- [Provided text]
Question

A coin is biased so that the head is 3 times as likely to occur as tail.If the coin is tossed twice,find the probability distribution of number of tails.

Answer 1

Let the probability of getting a tail in the biased coin be x.

∴ P (T) = x

⇒ P (H) = 3x

For a biased coin, P (T) + P (H) = 1

x+3x=1

⇒ 4x=$\frac{1}{4}$

∴$P(T)=\frac{1}{4} and P(H)=\frac{3}{4}$

When the coin is tossed twice, the sample space is {HH, TT, HT, TH}.

Let X be the random variable representing the number of tails.
∴ P (X = 0) = P (no tail) = P (H) × P (H) =$\frac{3}{4}X\frac{3}{4}=\frac{9}{16}$

P (X = 1) = P (one tail) = P (HT) + P (TH)

=$\frac{3}{4}.\frac{1}{4}+\frac{1}{4}.\frac{3}{4}$

=$\frac{3}{16}+\frac{3}{16}$

=$\frac{3}{8}$

P (X = 2) = P (two tails) = P (TT) =$\frac{1}{4}X\frac{1}{4}=\frac{1}{16}$

Therefore, the required probability distribution is as follows.

X	0	1	2
P(X)	$\frac{9}{16}$	$\frac{3}{8}$	$\frac{1}{16}$

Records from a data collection

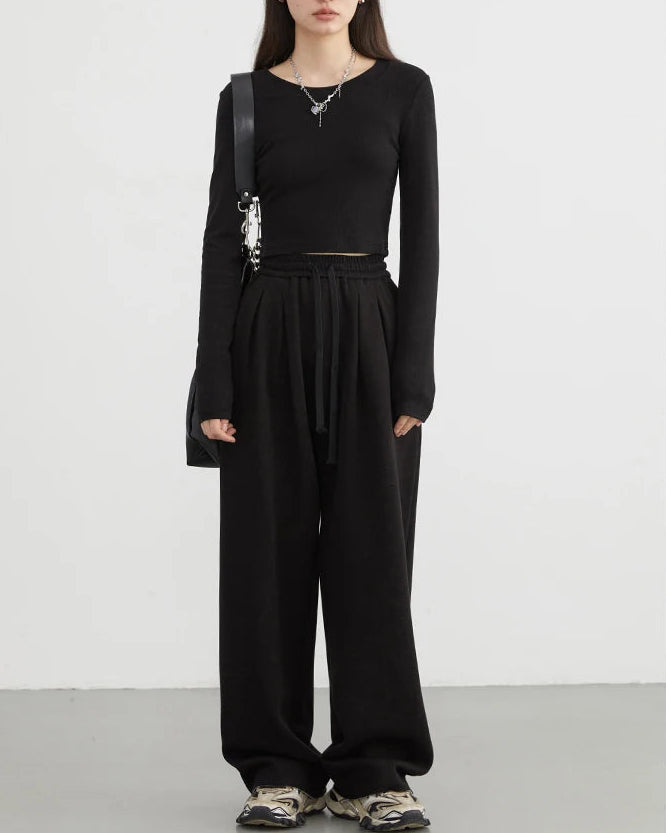 High-Waisted Drawstring Wide-Leg Pants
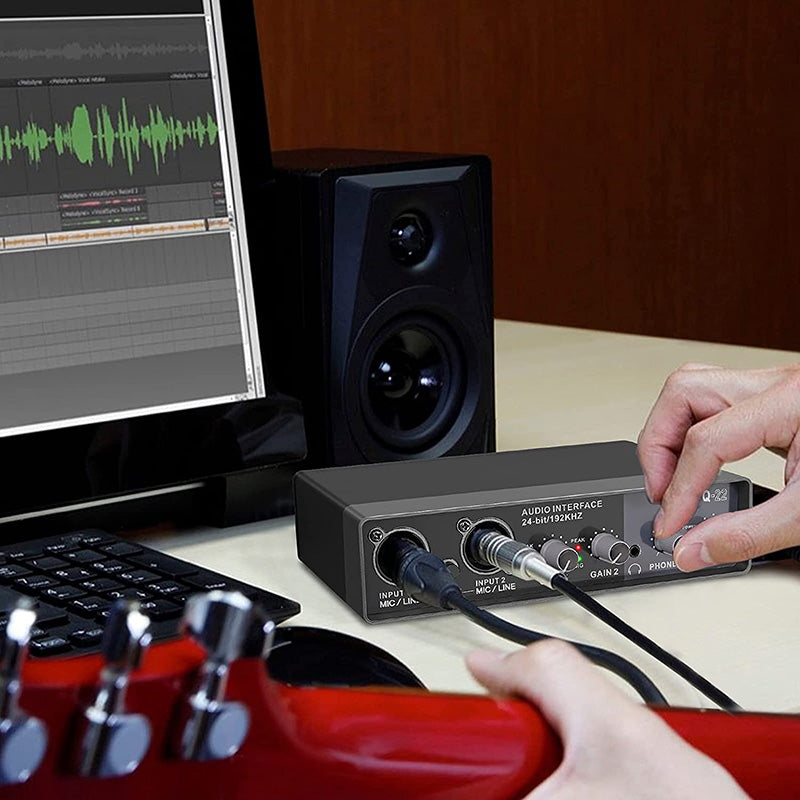 LiNKFOR 24 Bit/192 KHz USB Audio Interface 2i2 for Recording, Podcasting, Streaming (Free Driver)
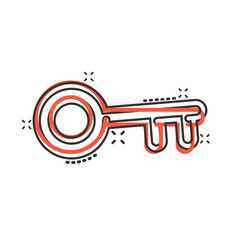 Key icon in comic style. Password cartoon vector illustration on white isolated background. Access splash effect business concept.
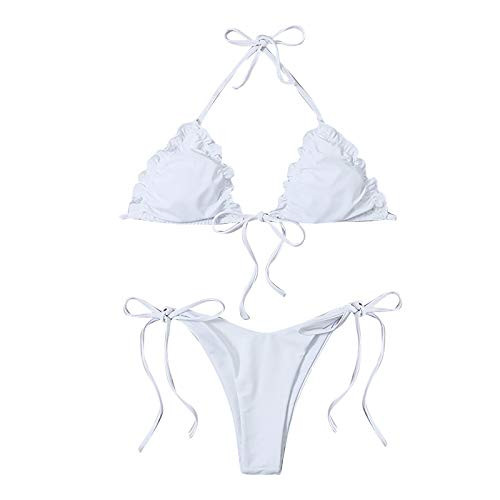 Women's String Two Piece Swimsuit Halter Top Triangle Bikini Set with Tie Side Bottom Bathing Suit White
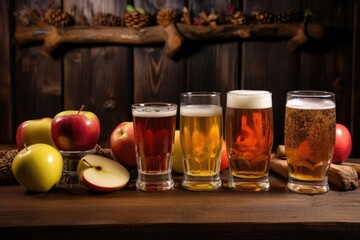 Poster - different types of cider lined up on a wooden table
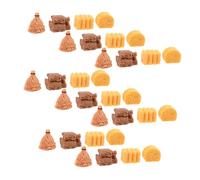 Kisangel 40pcs Mini Hay Bales Resin Farm Decor Realistic Miniature Straw Haystack Models for DIY Sand Table Dollhouse Garden Crafts Creative Countryside Scenery Accessories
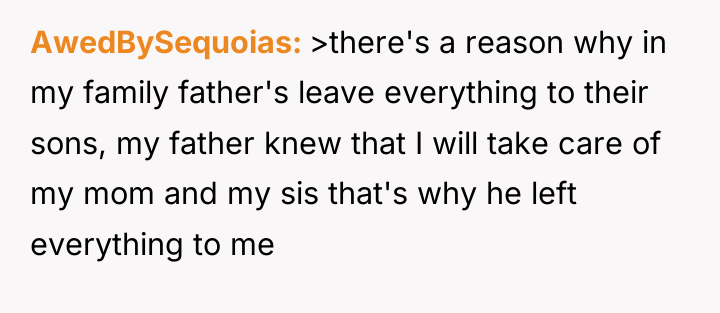 AwedBySequoias >there's a reason why in my family father's leave...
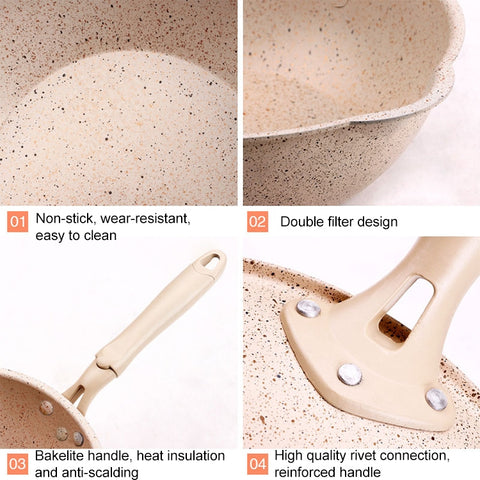 Thick Bottom Maifan Stone Household Small Frying Pan Non Stick Pan Deep Frying Pan, 26cm Beige Without Cover, 28cm Beige Without Cover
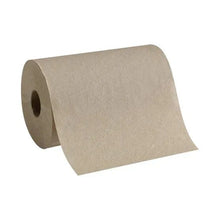 Single brown recycled paper towel roll with visible cardboard core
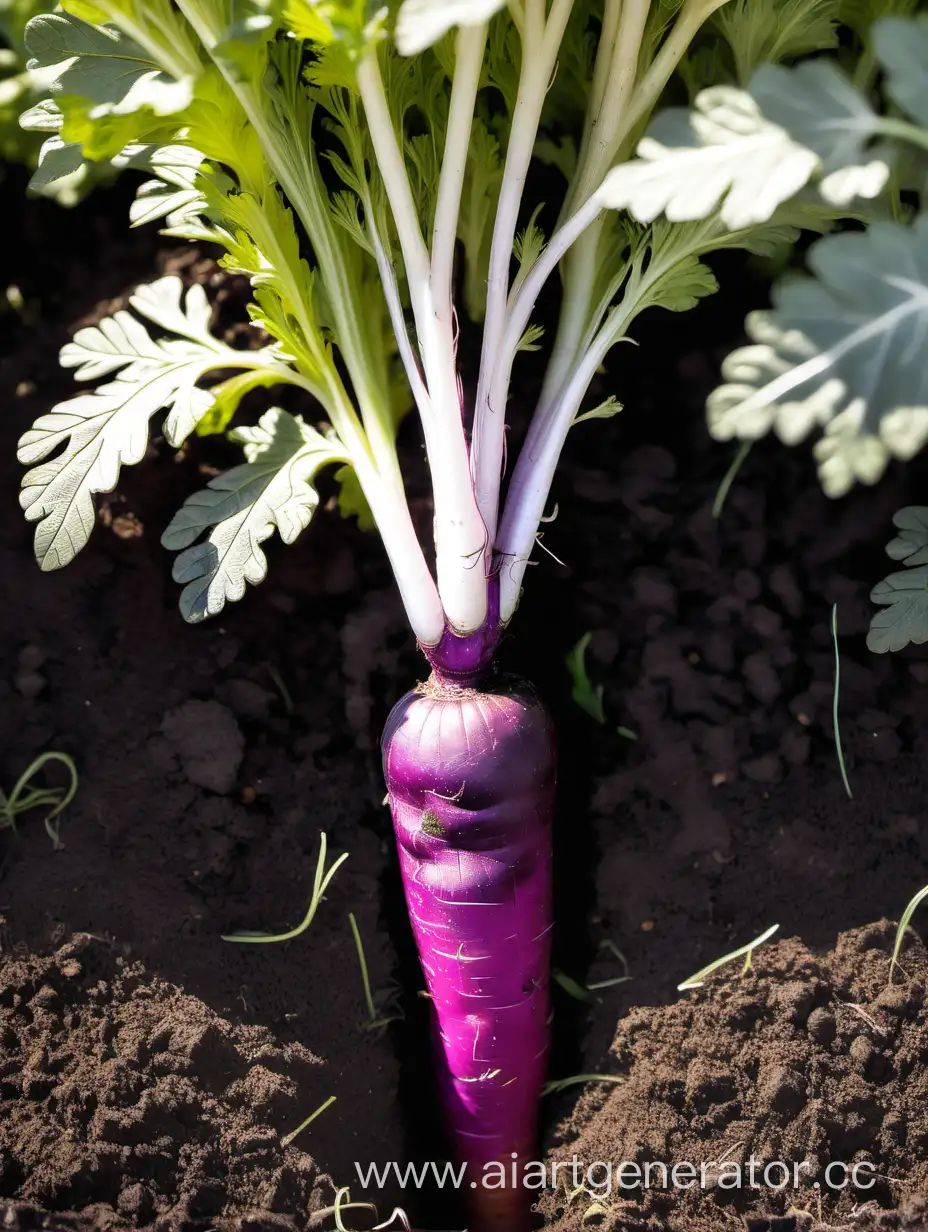 Vibrant-Purple-Carrot-Flourishing-in-a-Lush-Garden-Bed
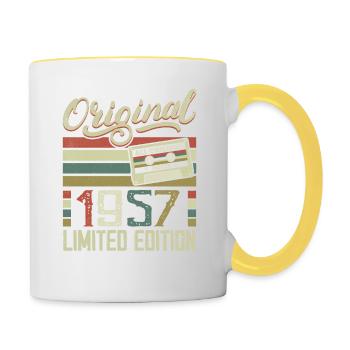 Vintage 1957 Cadeau D'anniversaire Rétro 1957 - Mug contrasté - blanc/jaune - Droite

- [Assigned task 1]
Summarize the biased-coin solution in two sentences.
- [Assigned task 2]
Transcribe the part of the biased-coin solution starting with "For a biased" and going on through "the number of tails.".

- [Problem solution 1]
A coin on which heads is three times as likely as tails is tossed twice, and the solution finds the probability distribution of the number of tails, using P(T) = 1/4 and P(H) = 3/4. It finds P(X = 0) = 9/16, P(X = 1) = 3/8, and P(X = 2) = 1/16.

- [Problem solution 2]
For a biased coin, P (T) + P (H) = 1

x+3x=1

⇒ 4x=$\frac{1}{4}$

∴$P(T)=\frac{1}{4} and P(H)=\frac{3}{4}$

When the coin is tossed twice, the sample space is {HH, TT, HT, TH}.

Let X be the random variable representing the number of tails.